Tarasov shrugs. “Anyway… at least Crow, or whatever his real name might be, seems to be on our side. But now, tell me – do you know of a way around the Tribe’s territory?”

“No way, man. I agreed to guide you here, not beyond. Sorry.”

“And you, Shrink?”

“The only safe way to avoid the Tribe is to go back to Bagram and forget about the western approaches.”

“Then I do have a serious problem,” Tarasov sighs.

“I’m listening…”

“Never mind, Shrink. Is there a place where we can spend the night?”
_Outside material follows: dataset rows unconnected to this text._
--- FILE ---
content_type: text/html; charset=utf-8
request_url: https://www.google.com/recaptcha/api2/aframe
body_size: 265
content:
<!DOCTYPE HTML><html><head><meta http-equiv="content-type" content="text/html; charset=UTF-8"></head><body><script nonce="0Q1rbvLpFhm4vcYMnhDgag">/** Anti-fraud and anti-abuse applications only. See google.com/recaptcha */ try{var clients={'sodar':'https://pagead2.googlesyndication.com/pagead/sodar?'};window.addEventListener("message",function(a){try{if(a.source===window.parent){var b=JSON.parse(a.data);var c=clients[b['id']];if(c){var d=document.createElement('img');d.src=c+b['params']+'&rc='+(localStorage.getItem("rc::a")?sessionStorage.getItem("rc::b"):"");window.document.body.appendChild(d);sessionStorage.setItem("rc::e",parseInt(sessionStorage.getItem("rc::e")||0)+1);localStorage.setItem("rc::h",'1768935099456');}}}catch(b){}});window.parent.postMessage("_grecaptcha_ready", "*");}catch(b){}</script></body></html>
“Suit yourself and help yourself. We have enough empty cells… but the rubber room will cost you extra. That’s the only one with its roof intact!”

 

Wilderness, 2 October 2014, 11:40:52 AFT

 

“I don’t mind missing the view, seeing as this fog keeps us hidden from any enemies… but I wouldn’t mind a little break either, man.”

Tarasov agrees with Squirrel. The road is shrouded in a fog so dense that a pack of jackals could be just a few meters away and they would never see them. The ghosts of occasional bushes and stunted trees emerge from the surrounding gloom wherever they had grown close to the road, but apart from that there’s nothing to see.

“Should be coming into a built-up area soon, according to the PDA,” the Stalker reports.

Tarasov nods, not relying on his eyes so much as his ears to detect problems. But the world is almost silent thanks to the deadening effects of the fog bank.

Soon the gray walls of a lonely building appear along the road. It might have been a traffic check-point long ago.

“This place is as good as any,” the guide says, sitting down under a bullet-riddled metal sign that says
‘DANGER! MINES! KEEP TO MARKED ROAD’
. “I wish we could make a campfire.”

“Later. Let’s move during daylight as much as we can.”

“We better find them soon, man… I have a serious case of itching in my index finger and it can only be relieved by pulling the trigger. Do you have a plan for how we do this?”

“It depends, Squirrel. We have to recon that stronghold first.”

“I only ask because I have a plan already.”

“Please, do share it then.”

“We move in, kill everyone, loot the place and get out of there. That’s step one. Then we sell all the loot in Bagram and become dirty filthy rich. That’s step two. Then I fuck all the whores in
Kiev
and die a happy man from physical exhaustion. That would be step three. What do you think, man?”